◆ Problem ◆
Search the data for the word "Print" and copy every line that contains it.

◆ Exercise data ◆

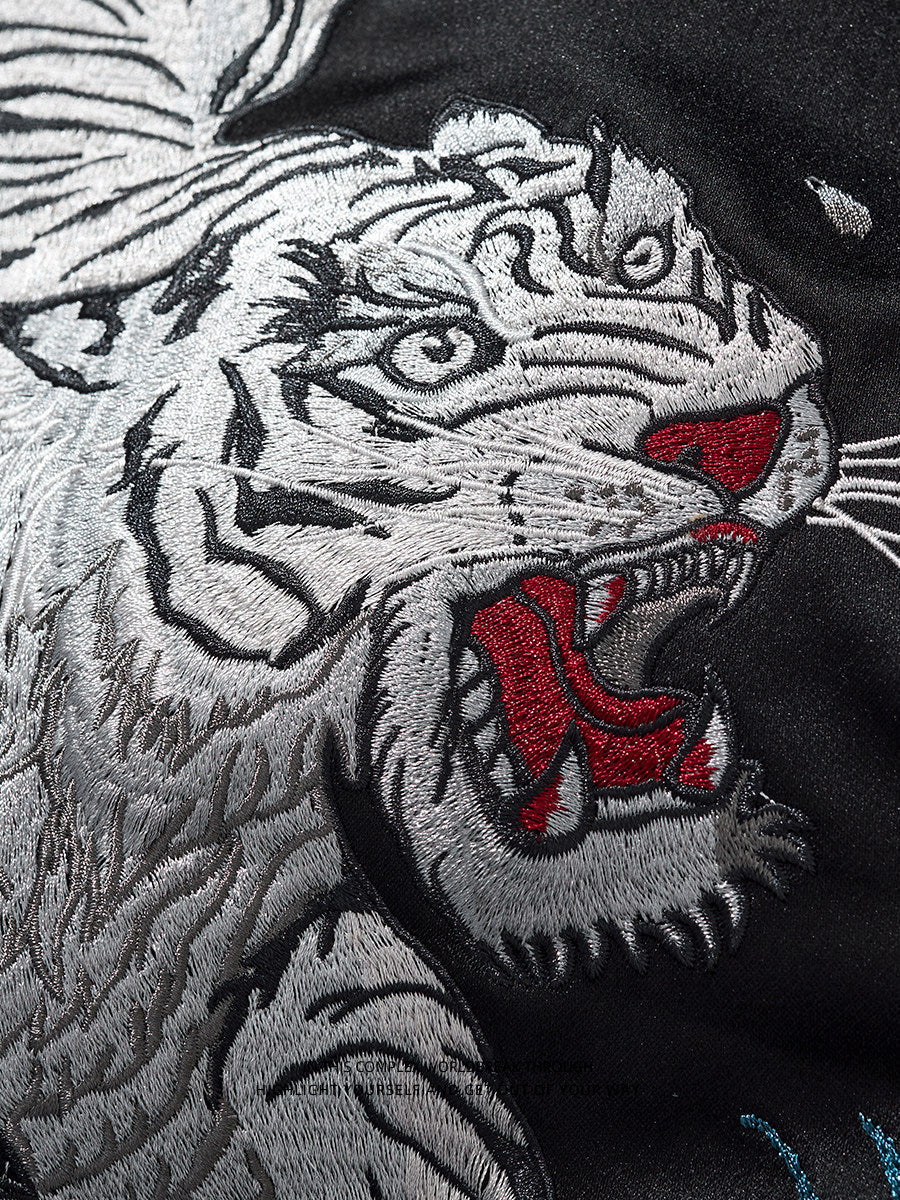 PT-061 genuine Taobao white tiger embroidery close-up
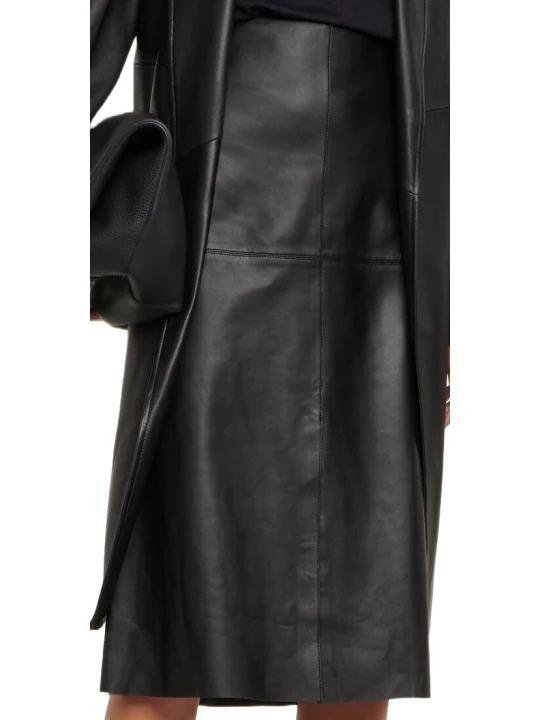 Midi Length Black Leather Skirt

--

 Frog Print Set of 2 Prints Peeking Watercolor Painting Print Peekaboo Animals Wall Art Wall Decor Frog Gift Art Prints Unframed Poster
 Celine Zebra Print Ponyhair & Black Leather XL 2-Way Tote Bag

◆ Output of the task ◆
 Frog Print Set of 2 Prints Peeking Watercolor Painting Print Peekaboo Animals Wall Art Wall Decor Frog Gift Art Prints Unframed Poster
 Celine Zebra Print Ponyhair & Black Leather XL 2-Way Tote Bag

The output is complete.